It took 2 inspections and being nice to people who do not deserve to nice to before the final application was ready. Then came tax time. What ever you do don't brag about how much you have spent onthe car. I told them it wasn't really worth much not painted and with no upholstery and in completed. the bottom line was that I had to pay tax on the original "kit" cost which is substantial. However it is the same thing you pay when you but a new car but you really don't see it as it is included in the financing. then It was about $60 for the plates. The title came several months later with a demand for bonding.

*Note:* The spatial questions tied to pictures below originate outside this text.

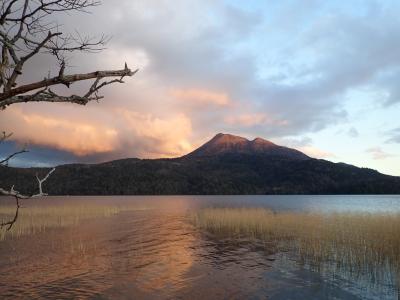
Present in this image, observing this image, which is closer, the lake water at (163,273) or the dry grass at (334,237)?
the lake water at (163,273)

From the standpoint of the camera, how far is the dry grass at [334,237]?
63.7 ft

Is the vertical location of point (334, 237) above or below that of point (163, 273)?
above

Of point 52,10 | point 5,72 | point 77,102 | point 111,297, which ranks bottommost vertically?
point 111,297

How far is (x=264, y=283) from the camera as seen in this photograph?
16.7m

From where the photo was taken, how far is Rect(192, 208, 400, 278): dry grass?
1942 cm

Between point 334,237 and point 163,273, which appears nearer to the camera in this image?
point 163,273

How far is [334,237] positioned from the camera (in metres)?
25.6

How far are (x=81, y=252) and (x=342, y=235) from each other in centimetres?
1586

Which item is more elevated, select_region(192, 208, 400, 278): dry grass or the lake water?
select_region(192, 208, 400, 278): dry grass

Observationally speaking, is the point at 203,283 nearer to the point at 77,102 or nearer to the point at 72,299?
the point at 72,299

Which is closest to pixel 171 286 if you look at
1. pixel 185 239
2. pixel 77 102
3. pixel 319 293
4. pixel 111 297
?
pixel 111 297

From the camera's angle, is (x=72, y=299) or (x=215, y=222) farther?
(x=215, y=222)

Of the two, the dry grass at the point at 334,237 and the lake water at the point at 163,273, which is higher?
the dry grass at the point at 334,237

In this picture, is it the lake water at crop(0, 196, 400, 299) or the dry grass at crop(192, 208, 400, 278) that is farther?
the dry grass at crop(192, 208, 400, 278)
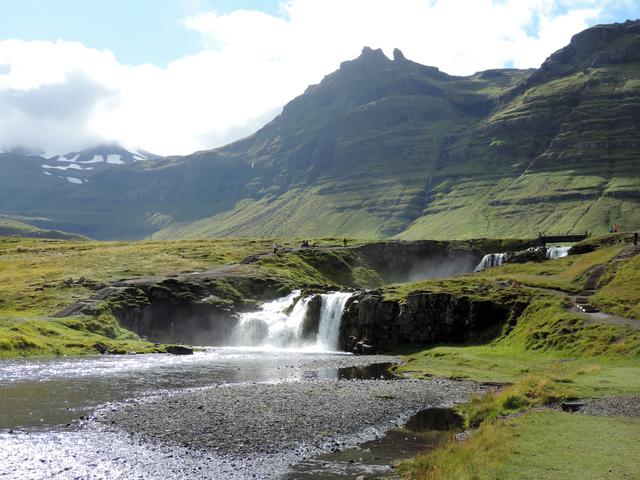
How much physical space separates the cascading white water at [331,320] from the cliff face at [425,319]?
3628mm

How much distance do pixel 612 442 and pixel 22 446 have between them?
30120 millimetres

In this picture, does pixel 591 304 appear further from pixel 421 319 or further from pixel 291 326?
pixel 291 326

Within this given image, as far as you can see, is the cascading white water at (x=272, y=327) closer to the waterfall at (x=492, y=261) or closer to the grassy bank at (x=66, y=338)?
the grassy bank at (x=66, y=338)

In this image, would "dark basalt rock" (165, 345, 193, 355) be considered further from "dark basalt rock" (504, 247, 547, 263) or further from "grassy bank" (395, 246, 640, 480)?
"dark basalt rock" (504, 247, 547, 263)

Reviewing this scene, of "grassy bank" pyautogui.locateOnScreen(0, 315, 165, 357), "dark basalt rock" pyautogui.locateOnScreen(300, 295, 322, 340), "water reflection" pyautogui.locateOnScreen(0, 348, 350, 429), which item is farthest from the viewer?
"dark basalt rock" pyautogui.locateOnScreen(300, 295, 322, 340)

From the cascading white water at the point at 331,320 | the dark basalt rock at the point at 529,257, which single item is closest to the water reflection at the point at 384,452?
the cascading white water at the point at 331,320

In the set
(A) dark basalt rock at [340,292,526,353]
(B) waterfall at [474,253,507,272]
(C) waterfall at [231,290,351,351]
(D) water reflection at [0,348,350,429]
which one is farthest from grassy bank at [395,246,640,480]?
(B) waterfall at [474,253,507,272]

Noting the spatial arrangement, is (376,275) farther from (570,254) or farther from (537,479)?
(537,479)

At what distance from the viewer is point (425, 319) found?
91.7 meters

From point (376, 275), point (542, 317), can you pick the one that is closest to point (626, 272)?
point (542, 317)

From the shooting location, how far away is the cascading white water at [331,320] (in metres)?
105

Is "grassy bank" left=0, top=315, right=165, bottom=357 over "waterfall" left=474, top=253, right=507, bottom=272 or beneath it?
beneath

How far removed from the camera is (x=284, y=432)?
3641cm

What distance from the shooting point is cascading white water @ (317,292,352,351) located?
105 metres
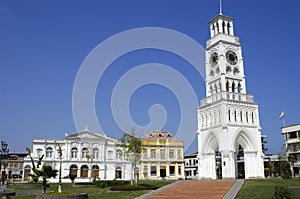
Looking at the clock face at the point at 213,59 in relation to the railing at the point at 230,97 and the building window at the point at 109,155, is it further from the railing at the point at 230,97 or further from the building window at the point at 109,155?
the building window at the point at 109,155

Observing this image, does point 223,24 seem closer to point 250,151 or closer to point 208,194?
point 250,151

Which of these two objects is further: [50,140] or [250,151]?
[50,140]

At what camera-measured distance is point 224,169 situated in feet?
110

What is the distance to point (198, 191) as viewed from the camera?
21.8 m

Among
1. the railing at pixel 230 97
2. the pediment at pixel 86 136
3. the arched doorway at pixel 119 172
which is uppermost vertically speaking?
the railing at pixel 230 97

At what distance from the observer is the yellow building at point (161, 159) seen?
195ft

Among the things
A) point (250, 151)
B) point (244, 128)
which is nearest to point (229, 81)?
point (244, 128)

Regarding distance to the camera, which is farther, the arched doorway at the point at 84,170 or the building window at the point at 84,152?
the building window at the point at 84,152

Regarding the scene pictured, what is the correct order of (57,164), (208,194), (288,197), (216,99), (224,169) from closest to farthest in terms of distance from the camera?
(288,197)
(208,194)
(224,169)
(216,99)
(57,164)

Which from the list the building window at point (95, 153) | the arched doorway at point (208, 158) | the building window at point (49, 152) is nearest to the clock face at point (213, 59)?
the arched doorway at point (208, 158)

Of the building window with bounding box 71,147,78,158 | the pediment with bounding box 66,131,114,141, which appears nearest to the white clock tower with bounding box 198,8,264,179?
the pediment with bounding box 66,131,114,141

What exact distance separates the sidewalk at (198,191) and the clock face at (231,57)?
1835 cm

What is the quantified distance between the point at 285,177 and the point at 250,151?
5.90 m

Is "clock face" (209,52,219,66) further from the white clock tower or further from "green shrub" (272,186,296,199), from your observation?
"green shrub" (272,186,296,199)
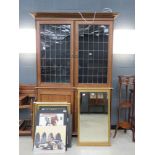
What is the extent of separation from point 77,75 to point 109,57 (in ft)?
2.24

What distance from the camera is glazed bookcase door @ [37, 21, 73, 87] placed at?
4180 mm

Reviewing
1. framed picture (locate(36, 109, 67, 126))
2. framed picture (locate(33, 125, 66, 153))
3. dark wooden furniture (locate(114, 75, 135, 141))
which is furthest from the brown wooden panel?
dark wooden furniture (locate(114, 75, 135, 141))

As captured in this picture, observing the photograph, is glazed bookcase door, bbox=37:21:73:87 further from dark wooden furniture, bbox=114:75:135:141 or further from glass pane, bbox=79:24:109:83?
dark wooden furniture, bbox=114:75:135:141

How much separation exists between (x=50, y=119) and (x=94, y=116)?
80 centimetres

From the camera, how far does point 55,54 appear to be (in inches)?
167

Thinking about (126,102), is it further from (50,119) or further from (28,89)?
(28,89)

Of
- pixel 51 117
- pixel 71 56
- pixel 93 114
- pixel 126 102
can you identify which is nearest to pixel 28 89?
pixel 51 117

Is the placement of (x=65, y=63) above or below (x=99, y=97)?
above

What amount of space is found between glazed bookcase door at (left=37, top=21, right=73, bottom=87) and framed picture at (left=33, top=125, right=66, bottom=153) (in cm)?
84

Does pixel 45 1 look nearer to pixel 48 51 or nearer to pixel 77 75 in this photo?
pixel 48 51

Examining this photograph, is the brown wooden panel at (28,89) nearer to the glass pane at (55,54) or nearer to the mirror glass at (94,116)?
the glass pane at (55,54)

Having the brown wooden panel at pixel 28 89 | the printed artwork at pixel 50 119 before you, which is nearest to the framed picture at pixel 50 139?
the printed artwork at pixel 50 119
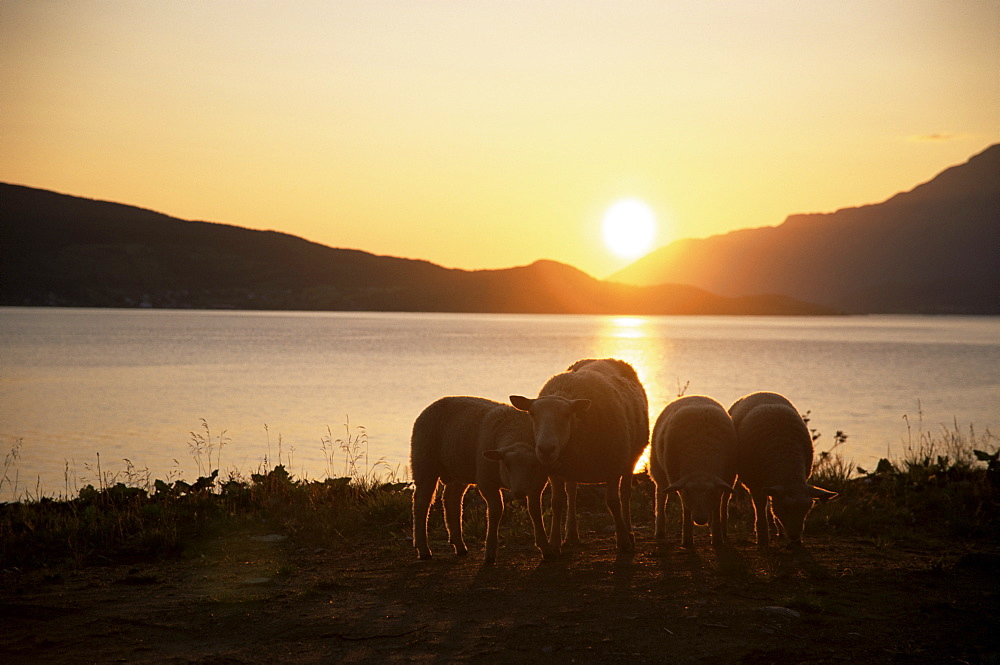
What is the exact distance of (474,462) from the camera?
10070mm

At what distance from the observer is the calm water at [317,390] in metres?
27.5

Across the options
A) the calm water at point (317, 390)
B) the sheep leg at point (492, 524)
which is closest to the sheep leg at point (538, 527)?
the sheep leg at point (492, 524)

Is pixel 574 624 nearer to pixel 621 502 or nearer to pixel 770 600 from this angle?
pixel 770 600

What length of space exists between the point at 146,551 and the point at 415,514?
12.3 feet

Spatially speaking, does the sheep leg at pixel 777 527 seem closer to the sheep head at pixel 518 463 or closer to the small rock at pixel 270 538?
the sheep head at pixel 518 463

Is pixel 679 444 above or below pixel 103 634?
above

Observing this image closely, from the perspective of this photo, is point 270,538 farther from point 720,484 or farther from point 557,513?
point 720,484

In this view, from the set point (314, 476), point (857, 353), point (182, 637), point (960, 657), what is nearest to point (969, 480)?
point (960, 657)

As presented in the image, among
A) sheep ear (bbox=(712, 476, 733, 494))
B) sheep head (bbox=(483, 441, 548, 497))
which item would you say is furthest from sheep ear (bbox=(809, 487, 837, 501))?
sheep head (bbox=(483, 441, 548, 497))

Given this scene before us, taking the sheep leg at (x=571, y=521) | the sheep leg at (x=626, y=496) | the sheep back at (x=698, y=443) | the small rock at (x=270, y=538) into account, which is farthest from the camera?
the small rock at (x=270, y=538)

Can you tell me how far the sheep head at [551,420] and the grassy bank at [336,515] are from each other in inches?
99.3

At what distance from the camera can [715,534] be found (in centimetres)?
1023

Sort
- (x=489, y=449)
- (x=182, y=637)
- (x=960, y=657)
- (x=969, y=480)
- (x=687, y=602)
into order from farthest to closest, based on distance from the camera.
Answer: (x=969, y=480) < (x=489, y=449) < (x=687, y=602) < (x=182, y=637) < (x=960, y=657)

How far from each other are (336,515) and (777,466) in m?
6.55
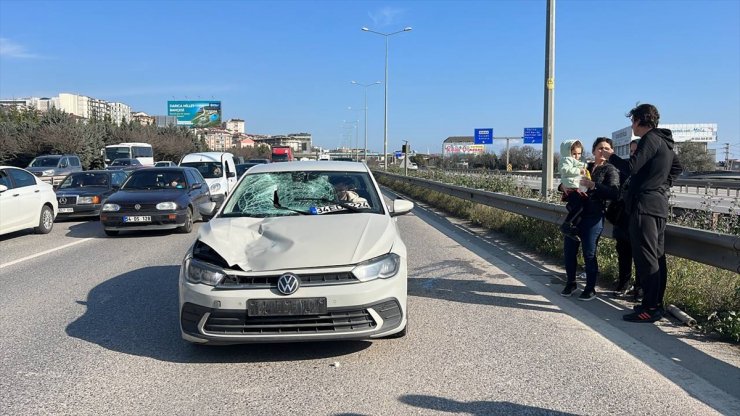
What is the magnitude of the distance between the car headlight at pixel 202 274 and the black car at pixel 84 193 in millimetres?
11874

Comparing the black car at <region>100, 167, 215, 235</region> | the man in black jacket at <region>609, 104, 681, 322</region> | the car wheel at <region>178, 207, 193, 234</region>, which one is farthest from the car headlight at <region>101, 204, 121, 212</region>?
the man in black jacket at <region>609, 104, 681, 322</region>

This is a simple process. You simply go to a bonding co and pay for the bond value required. This will be about the value of the car at the time. Expect around $3-$400. This bond last for 3 years. Essentially it means that if someone comes up and says that's my motor and I can proove it there will be an investigaqtion and if it is so you will either have to give the motor over or the bond will cover it which ever the judge requires. After 3 years however you can tell the person to buzz off as the statuate of limitations has run out and the car is entirely yours free and clear. The bond goes with the title if you sell the car before the bond runs out. It does not affect the value or saleability of the car.

Getting a state title rather than a streetrod title is good in that it is not restrictive when you operqte the car. Techincaly you can only operate a streetrod titled car goin gto and from events in MN. Guys have be cited for going to the grocery store and to work. Here you must run front and rear plates for a state title. Most of us take the chance that we won't get stopped and leave the front plate under the seat. Mine has a badly damaged bracket attached to it too. maybe I could get by but if not it is about $150 fine. The cops are pretty good with us here if you are not acting crazy. Loud mufflers and blowers sticking out of the hood are looked over. I've had the troopers follow me for miles while they check ot the license and title. City cops have stopped along side me many times and waved at me.

The bottom line is be sure you get very good receipts for everything...names address phone numbers and part identification numbers. If you have steel stuff make sure the frame and body numbers match. You may have to toss one or the other if not, there is not a good way around it. Don't play games with purchased titles...you could wind up having the car impounded for good.

I was told by an appraiser that my MN title added about 5 grand to the value of the car as it is saleable anywhere easily. It's worth the trouble in my mind.